- [Items listed in a dataset]:
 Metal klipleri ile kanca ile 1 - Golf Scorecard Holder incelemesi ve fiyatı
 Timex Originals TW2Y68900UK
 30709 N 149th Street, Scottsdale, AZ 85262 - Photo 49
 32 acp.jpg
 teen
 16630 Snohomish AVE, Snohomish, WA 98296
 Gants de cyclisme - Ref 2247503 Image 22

---

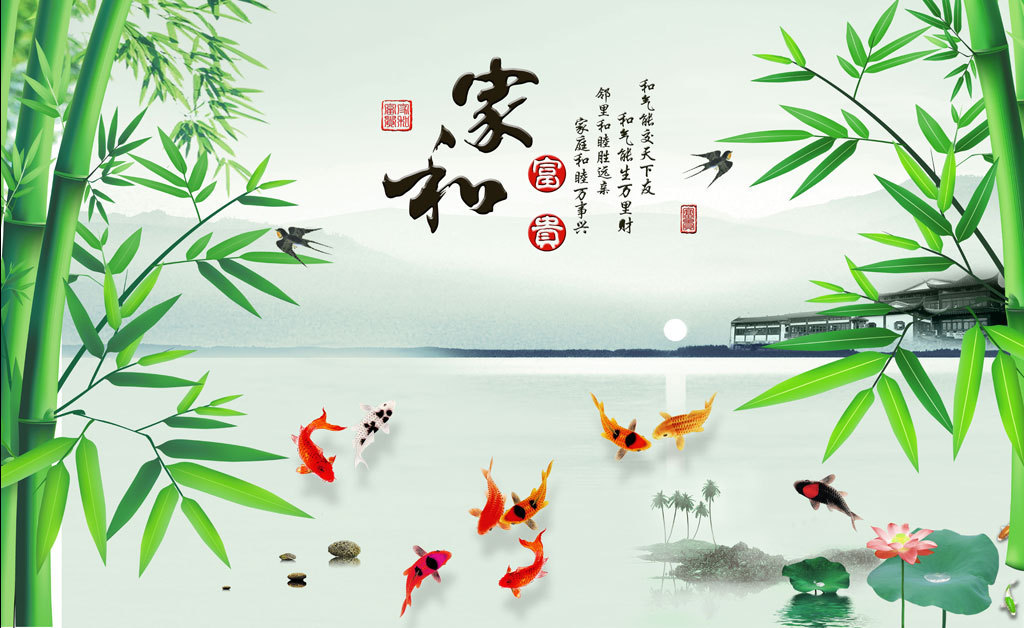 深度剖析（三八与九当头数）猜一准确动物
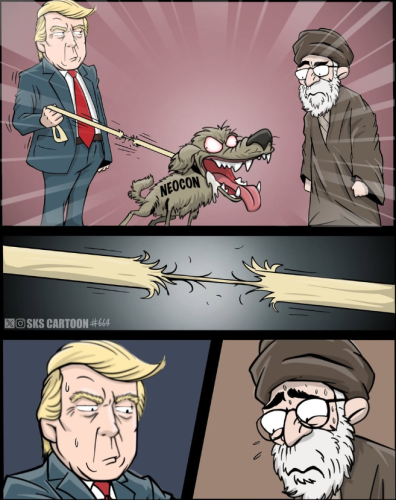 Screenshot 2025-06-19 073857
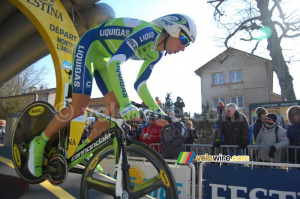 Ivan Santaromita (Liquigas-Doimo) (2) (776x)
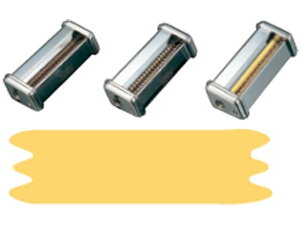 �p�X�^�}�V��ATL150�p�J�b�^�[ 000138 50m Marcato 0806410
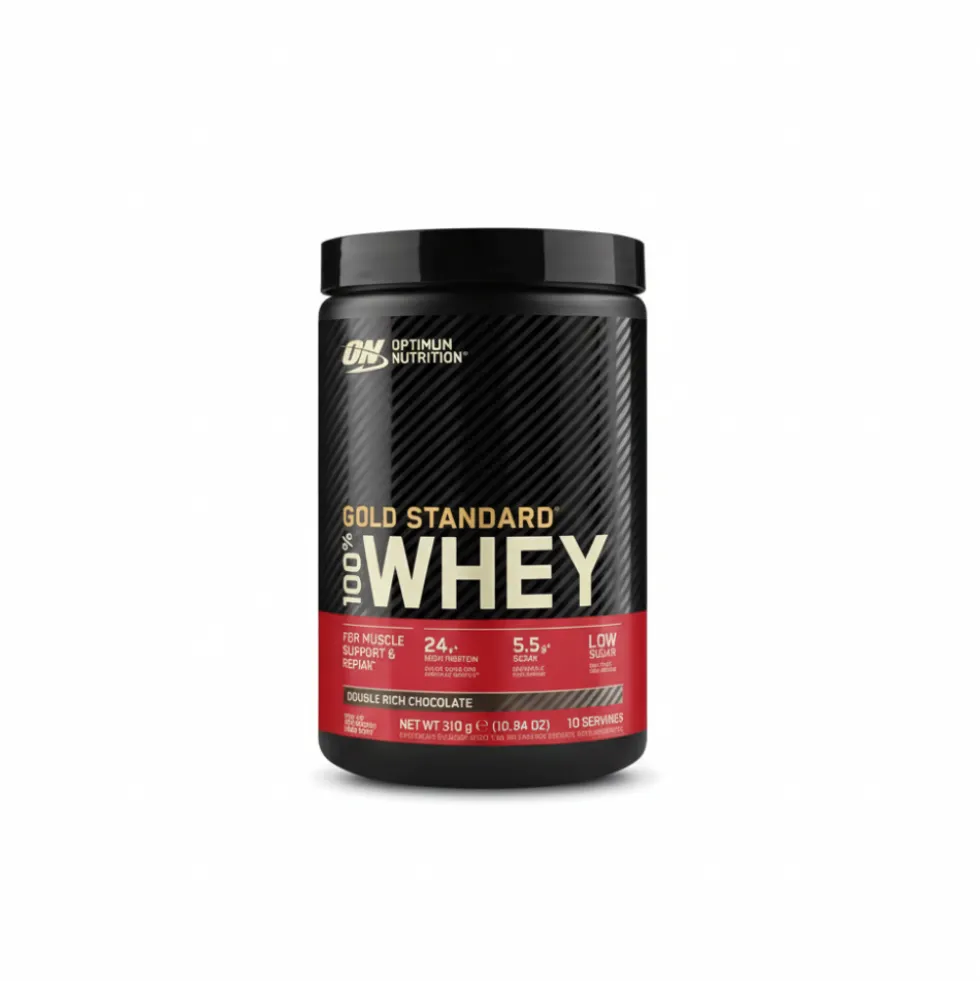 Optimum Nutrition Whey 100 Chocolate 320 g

- [Task requirements]:
For this exercise, output exactly the lines above from the line with "Metal klipleri ile" to the line with "Gants de cyclisme - Ref 2247503 Image 22", counting both, and leave out the rest.

- [Answer space]:
 Metal klipleri ile kanca ile 1 - Golf Scorecard Holder incelemesi ve fiyatı
 Timex Originals TW2Y68900UK
 30709 N 149th Street, Scottsdale, AZ 85262 - Photo 49
 32 acp.jpg
 teen
 16630 Snohomish AVE, Snohomish, WA 98296
 Gants de cyclisme - Ref 2247503 Image 22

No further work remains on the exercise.